+++ Task material +++

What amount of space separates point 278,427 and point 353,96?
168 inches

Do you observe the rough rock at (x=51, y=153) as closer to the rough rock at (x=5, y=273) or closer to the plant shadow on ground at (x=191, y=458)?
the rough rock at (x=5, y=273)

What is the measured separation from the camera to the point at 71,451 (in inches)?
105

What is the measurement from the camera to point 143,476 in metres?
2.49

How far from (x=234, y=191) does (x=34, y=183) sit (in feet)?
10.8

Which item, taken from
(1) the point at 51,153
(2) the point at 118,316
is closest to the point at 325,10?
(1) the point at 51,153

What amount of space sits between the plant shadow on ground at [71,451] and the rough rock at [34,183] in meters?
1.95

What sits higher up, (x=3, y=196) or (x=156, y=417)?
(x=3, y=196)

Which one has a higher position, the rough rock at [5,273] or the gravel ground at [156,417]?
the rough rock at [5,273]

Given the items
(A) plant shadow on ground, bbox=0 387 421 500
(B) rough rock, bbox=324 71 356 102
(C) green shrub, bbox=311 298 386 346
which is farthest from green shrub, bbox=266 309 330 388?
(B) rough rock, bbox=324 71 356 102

+++
+++ Task material +++

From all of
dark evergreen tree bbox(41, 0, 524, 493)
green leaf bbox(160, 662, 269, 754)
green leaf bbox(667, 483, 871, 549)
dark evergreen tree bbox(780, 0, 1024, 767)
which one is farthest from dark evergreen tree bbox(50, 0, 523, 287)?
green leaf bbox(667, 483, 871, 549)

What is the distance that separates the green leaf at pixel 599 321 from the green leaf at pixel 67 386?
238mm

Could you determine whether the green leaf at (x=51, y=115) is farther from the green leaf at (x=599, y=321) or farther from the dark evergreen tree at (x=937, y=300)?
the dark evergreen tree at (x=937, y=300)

+++

Count the lines in the material above that contain the word "dark", treating uppercase and lowercase as different. Reply with the number only.

5